Lors du développement de son premier véhicule de tourisme de série, Mazda chercha une fois encore à se démarquer de ses concurrents. Pour ce faire, il donna naissance à la Mazda R360 coupé, une kei car coupé quatre places. Avec son design extérieur des plus séduisants, sa conception allégée innovante, son comportement routier gratifiant et son prix abordable, elle fit immédiatement sensation sur le marché. Bénéficiant d’un moteur quatre temps à la fois efficient et durable, d’une transmission semi-automatique à convertisseur de couple (disponible en option) – une première au Japon – et d’une lunette arrière enveloppante en plexiglas, la R360 réussit à s’arroger 65 % du marché japonais des kei cars en 1960 malgré son lancement à la fin du mois mai.

La conception allégée, l’agrément de conduite et l’élégance du design devinrent des valeurs emblématiques de la marque Mazda. La séduisante R360 ouvrit la voie à d’autres véhicules de toute beauté, dont certains modèles lancés dans les années 1960 à l’instar de la Mazda Luce de première génération (1966-73), baptisée également 1500/1800/R130, et de la Mazda Cosmo Sport/110S (1967-72). La tradition perdure encore aujourd’hui avec le langage stylistique Kodo qui vise à capturer la beauté du mouvement, et a valu au constructeur nombre de distinctions. Les tout derniers designs Kodo associent des formes minimalistes à des lignes à la fois épurées et élégantes, comme en témoignent le SUV compact Mazda CX-30 et la Mazda3, lauréate du prix World Car Design of the Year 2020.

Replongeons-nous dans les années 1960 où les circonstances incitèrent une fois encore Mazda à explorer de nouveaux domaines. À l’époque du lancement de la R360, un plan de consolidation de l’industrie automobile initié par le gouvernement risquait de contraindre les plus petits constructeurs comme Mazda à fusionner avec des concurrents nationaux de plus grande envergure. Soucieux de préserver son indépendance en cultivant sa différence, Mazda se tourna vers une toute nouvelle technologie, signant un contrat de licence avec NSU afin de développer le moteur rotatif Wankel du constructeur allemand.

Une technologie fruit de nombreux efforts

Le moteur de NSU, comme Mazda put rapidement s’en rendre compte, connut toute une série de problèmes. La ténacité dont sut faire preuve le constructeur au cours des années de développement qui suivirent fut largement récompensée. Son expérience de fabricant de machines-outils et autres équipements industriels de précision acquise dans les années 1920 lui fut également d’une aide précieuse lors du délicat processus de refonte du moteur rotatif. Des dizaines d’autres sociétés – dont quelques-uns des plus grands constructeurs automobiles mondiaux – imitèrent Mazda en concluant des accords de développement avec NSU dans les années 1960, mais Mazda fut le seul à connaître un réel succès commercial avec des véhicules à moteur rotatif. Tous les autres abandonnèrent la partie.

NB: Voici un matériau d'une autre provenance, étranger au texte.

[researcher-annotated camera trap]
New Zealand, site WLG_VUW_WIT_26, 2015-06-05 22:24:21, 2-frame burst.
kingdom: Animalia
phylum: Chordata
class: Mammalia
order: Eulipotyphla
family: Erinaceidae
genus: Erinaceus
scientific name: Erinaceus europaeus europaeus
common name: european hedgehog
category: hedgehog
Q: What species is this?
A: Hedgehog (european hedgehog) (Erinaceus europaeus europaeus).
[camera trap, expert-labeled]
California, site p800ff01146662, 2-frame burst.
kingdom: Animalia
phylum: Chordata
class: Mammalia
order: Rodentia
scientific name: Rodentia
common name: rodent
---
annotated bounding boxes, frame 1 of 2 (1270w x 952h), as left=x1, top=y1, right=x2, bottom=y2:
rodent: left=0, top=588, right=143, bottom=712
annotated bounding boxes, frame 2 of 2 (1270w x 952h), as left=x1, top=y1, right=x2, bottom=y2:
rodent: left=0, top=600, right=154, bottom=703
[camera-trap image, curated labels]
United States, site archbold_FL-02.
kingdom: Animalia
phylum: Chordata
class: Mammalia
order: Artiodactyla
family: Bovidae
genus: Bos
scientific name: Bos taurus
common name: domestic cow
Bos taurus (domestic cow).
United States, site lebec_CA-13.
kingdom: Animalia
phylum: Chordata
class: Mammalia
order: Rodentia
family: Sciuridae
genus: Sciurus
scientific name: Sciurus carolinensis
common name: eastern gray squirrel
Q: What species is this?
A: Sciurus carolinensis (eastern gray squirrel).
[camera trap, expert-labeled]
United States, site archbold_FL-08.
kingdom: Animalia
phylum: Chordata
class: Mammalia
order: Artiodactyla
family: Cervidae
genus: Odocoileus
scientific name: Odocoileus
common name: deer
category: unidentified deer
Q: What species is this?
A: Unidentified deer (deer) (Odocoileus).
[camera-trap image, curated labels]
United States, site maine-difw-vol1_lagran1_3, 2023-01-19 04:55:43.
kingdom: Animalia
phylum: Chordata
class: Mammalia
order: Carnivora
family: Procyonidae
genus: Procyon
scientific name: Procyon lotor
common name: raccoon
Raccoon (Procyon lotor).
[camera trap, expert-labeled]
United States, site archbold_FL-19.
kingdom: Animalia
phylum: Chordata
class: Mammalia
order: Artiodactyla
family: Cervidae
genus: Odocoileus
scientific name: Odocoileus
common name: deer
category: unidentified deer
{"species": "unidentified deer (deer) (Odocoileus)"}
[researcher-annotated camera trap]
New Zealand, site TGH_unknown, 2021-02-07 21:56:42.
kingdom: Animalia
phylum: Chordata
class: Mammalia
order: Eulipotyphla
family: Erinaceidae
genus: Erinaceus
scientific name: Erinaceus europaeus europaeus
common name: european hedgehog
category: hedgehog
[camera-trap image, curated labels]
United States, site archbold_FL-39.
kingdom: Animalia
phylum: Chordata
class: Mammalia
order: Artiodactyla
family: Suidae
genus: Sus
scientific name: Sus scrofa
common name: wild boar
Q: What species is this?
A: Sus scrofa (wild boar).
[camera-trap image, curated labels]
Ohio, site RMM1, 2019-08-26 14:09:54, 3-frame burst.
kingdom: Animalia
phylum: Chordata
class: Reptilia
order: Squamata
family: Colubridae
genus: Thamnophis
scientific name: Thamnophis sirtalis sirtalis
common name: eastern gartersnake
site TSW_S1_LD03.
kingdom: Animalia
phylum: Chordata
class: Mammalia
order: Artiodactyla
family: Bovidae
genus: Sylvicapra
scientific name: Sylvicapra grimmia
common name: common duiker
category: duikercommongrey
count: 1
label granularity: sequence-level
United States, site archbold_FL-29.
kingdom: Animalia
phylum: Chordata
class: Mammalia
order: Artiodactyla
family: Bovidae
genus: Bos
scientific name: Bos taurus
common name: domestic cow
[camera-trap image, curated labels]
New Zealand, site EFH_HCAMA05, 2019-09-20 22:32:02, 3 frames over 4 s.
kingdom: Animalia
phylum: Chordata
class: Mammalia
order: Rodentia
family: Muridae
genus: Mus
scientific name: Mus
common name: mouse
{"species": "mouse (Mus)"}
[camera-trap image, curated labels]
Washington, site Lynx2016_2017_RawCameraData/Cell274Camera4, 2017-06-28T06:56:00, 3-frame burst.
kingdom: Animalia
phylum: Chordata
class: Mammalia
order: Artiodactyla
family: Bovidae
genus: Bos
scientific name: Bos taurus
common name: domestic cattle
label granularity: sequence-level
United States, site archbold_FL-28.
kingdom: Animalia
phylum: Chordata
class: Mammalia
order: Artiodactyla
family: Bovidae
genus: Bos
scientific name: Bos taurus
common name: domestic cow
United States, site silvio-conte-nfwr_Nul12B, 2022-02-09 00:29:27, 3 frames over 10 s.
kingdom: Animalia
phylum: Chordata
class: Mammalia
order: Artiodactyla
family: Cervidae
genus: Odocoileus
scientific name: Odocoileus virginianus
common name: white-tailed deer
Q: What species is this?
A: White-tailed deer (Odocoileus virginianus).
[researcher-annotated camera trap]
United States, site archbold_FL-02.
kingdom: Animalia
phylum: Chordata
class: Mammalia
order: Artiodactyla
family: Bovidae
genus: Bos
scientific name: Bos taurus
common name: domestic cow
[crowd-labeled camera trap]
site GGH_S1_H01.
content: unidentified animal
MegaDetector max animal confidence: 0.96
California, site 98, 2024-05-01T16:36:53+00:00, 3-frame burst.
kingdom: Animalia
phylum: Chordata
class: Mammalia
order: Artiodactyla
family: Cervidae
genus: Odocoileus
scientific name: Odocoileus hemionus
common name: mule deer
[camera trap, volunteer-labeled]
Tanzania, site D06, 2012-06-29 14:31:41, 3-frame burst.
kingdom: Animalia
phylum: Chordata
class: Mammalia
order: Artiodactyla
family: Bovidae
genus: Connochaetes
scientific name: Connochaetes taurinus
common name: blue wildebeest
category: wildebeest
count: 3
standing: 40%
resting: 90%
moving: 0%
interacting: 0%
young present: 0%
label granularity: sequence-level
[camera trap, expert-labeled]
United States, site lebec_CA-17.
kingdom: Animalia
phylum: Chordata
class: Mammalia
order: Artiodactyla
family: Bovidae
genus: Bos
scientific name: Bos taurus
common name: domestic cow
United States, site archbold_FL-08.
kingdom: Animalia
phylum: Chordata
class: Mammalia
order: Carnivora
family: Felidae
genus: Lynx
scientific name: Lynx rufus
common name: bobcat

C’est en 1967 que Mazda lança son premier véhicule à moteur rotatif, la Cosmo Sport/110S, déjà évoquée ci-dessus. Cet étonnant coupé sport biplace de 940 kg se distinguait par un design futuriste et un moteur birotor à la sonorité atypique – le premier jamais monté sur un modèle de série – qui développait 110 ch dans sa première version (puis 128 ch dans sa seconde mouture) pour une cylindrée de seulement 982 cm3.

Compact mais puissant, le moteur rotatif ne fit que renforcer l’obsession de Mazda en matière de conception allégée – et permit au constructeur de repousser les limites en créant des technologies et des designs résolument anticonformistes. Avec son capot moteur plongeant, la légendaire Mazda RX-7 (1978-2002) fut spécialement conçue pour être équipée du moteur rotatif. Au final, Mazda écoula près de 2 millions de véhicules à moteur rotatif dont plus de 800 000 RX-7, ce qui en fait le modèle à moteur rotatif le plus vendu de toute l’histoire automobile. Par ailleurs, en 1991, la Mazda 787B à moteur rotatif fut la première voiture sans moteur à pistons, et encore la seule à ce jour, à avoir remporté la redoutable épreuve des 24 Heures du Mans.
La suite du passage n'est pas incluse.